### Instructions
1 - Can you quote, word for word, the part of the GST and interest rates commentary that opens with the words containing "This does not" and closes with "introducing the GST."?
2 - Answer these questions about the GST and interest rates commentary:
(a) What rate of GST did New Zealand introduce in October 1986?
(b) What level does the commentary say defence spending was allowed to fall to?
(c) Who pointed out the New Zealand experience at the Melbourne Institute forum?

═════ Source extract ═════

This does not mean that there will be no further interest rate increases. For one thing, nobody knows whether and/or for how long the productivity surge will last. It is also said that it is difficult to change the view of the Reserve Bank Governor, who appears to want to establish a higher "base" from which rates could be further increased to deal with any inflationary upsurge next year from the GST price effects and/or the stimulus to demand from the tax cuts that are the fiscal price of introducing the GST.

There is no denying that these constitute a potential threat to price stability and I was told in Canberra that the decision to increase taxation via the notorious Timor tax reflected real concern that there was a need to be seen as sustaining a responsible fiscal strategy in the circumstances that would prevail in 2000-01. However, it seems very strange that a Coalition Government should decide to apply the Timor tax only on the "rich", particularly when it should be supporting a flattening of the rate scales (the upper income groups were treated better by Keating!). A far better strategy would have been to use the situation to cut middle class welfare. (Incidentally, the betting in Canberra is that the Timor tax will stay on in order to finance an on-going lift in defence expenditure. Belatedly, the Government has realised that it allowed such spending to fall to too low a level at less than 2 per cent of GDP).

As to GST price effects, as Prof Freebairn pointed out at the Melbourne Institute forum, the New Zealand experience suggests that there should be no lasting effects. The following table (from Freebairn) shows the NZ CPI changes between the September quarter of 1986 (a 10% GST was introduced in October 1986) and the March quarter of 1987 and between the June quarter of 1989 (the GST rate was increased to 12.5 per cent in July 1989) and the December quarter of the same year.

═════ Raw data ═════

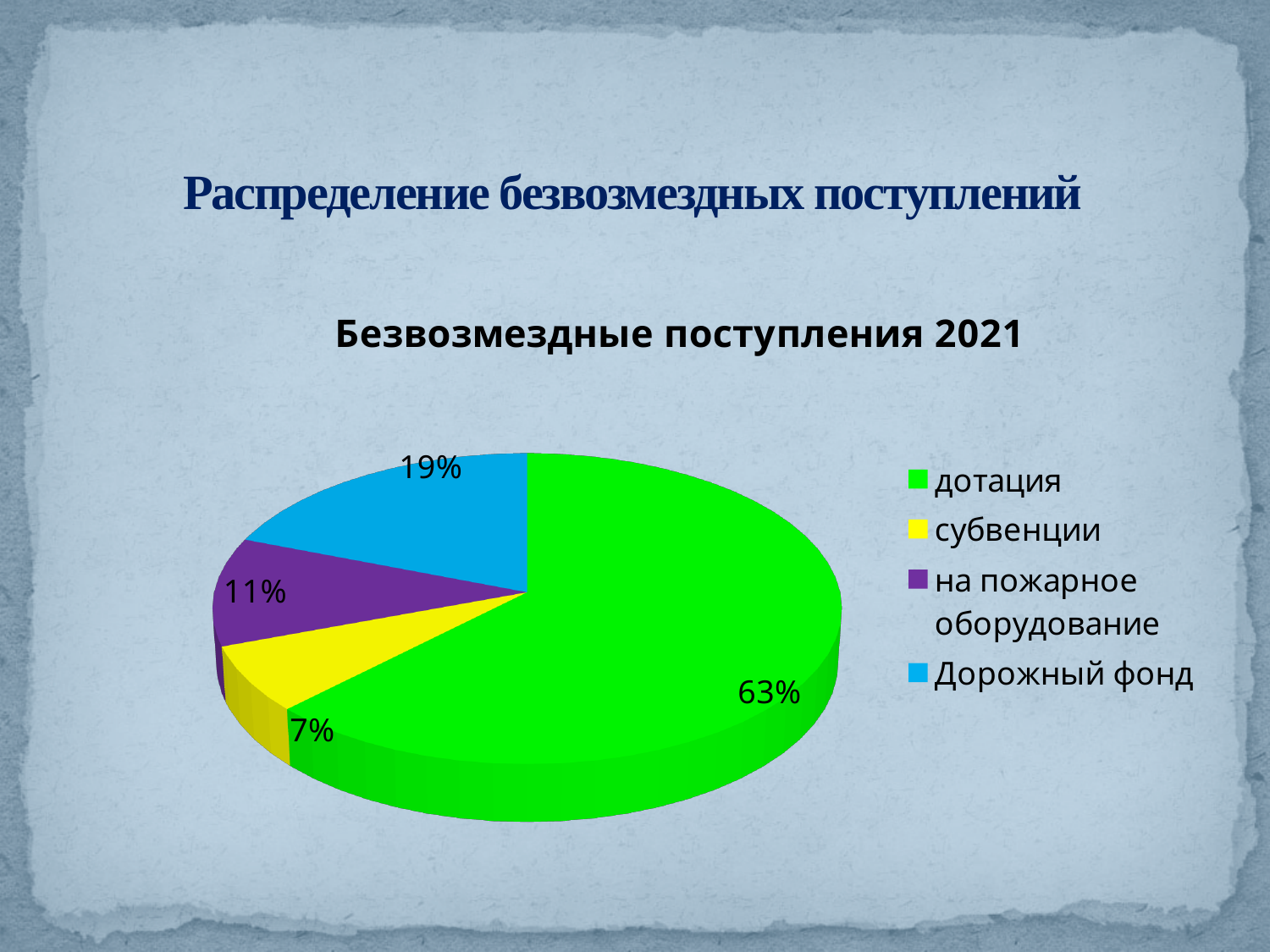
How many categories does the pie chart show? 4 What colour is the slice for субвенции? yellow What share of the pie does субвенции have? 7% What share of the pie does на пожарное оборудование have? 11% What share of the pie does Дорожный фонд have? 19% What is the difference in percentage points between дотация and Дорожный фонд? 44 Which is larger, the share for Дорожный фонд or the share for на пожарное оборудование? Дорожный фонд What kind of chart is shown on the slide? pie chart What share of the pie does дотация have? 63% Which category has the smallest slice of the pie? субвенции What is the title of the chart? Безвозмездные поступления 2021 Which category has the largest slice of the pie? дотация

═════

### Solved problems
1 -
This does not mean that there will be no further interest rate increases. For one thing, nobody knows whether and/or for how long the productivity surge will last. It is also said that it is difficult to change the view of the Reserve Bank Governor, who appears to want to establish a higher "base" from which rates could be further increased to deal with any inflationary upsurge next year from the GST price effects and/or the stimulus to demand from the tax cuts that are the fiscal price of introducing the GST.

2 -
(a) 10%
(b) Less than 2 per cent of GDP
(c) Prof Freebairn